Posted by Jason Diamond
Born in San Diego on this day in 1918, and named after President Theodore Roosevelt, Ted Williams would grow up to become arguably the greatest pure hitter the game of baseball has ever known. Equally loved and hated among the Boston Red Sox faithful, he would never help deliver a championship to the city, and his career would be interrupted by two separate tours of duty — forever leading baseball fans to ask, “what if?” Would he have broken hitting records, won championships, and maybe become a little bit more likeable? These questions are what makes Ted Williams one of the biggest questions marks in the long history of the great American pastime.

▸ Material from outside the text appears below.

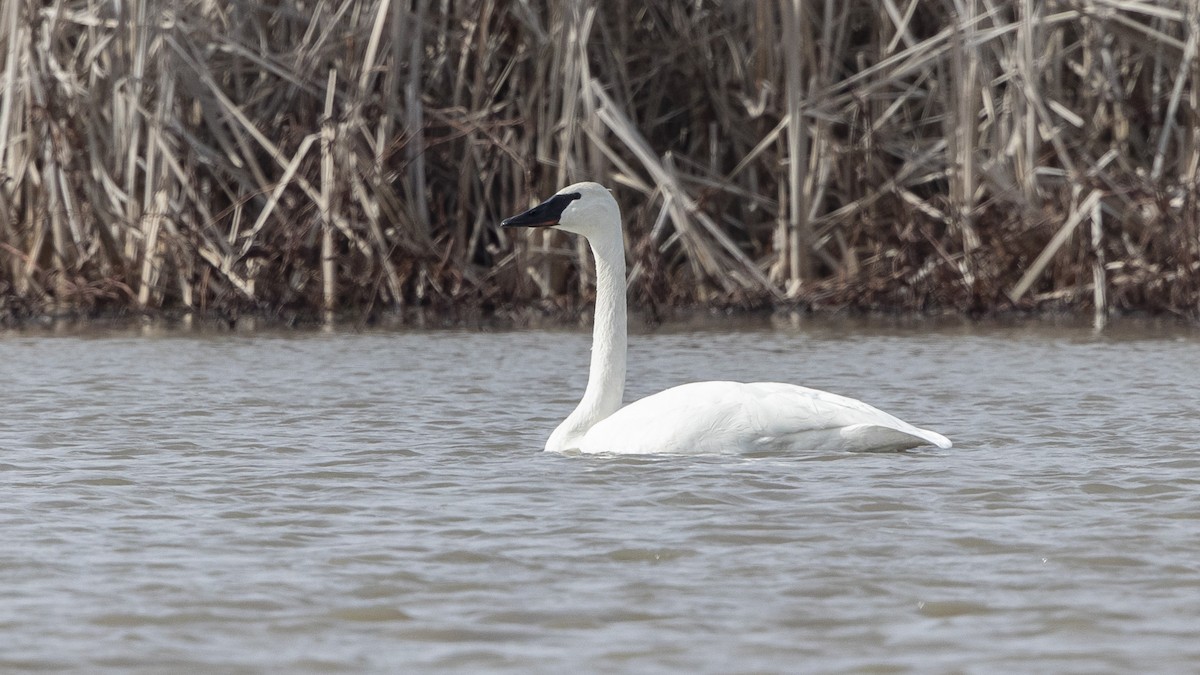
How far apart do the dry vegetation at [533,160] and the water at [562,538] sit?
140 inches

An easier conclusion to draw is that Ted Williams was obsessed with two things: perfection and fishing. The 1986 Esquire piece on him, “What Do You Think Of Ted Williams Now?,“ makes that picture crystal clear, and leads me to believe that he thought everything else could go and fuck itself. The opening sums it all up:
Few men try for best ever, and Ted Williams is one of those. There’s a story about him I think of now. This is not about baseball but fishing. He meant to be the best there, too. One day he says to a Boston writer: “Ain’t no one in heaven or earth ever knew more about fishing.”
“Sure there is,” says the scribe.
“Oh, yeah? Who?”
“Well, God made the fish.”
“Yeah, awright,” Ted says. “But you have to go pretty far back.”
The story of Ted Williams would make a good novel. His towering greatness as a hitter, juxtaposed with his failure to win the big games, topped off with his sour attitude, made him the all-American anti-Joe DiMaggio. Maybe that’s what made him so intriguing, and that’s what gave John Updike the inspiration to write a 1960 New Yorker piece on Williams last game that might be one of the greatest things ever written about baseball, “Hub Fans Bid Kid Adieu.”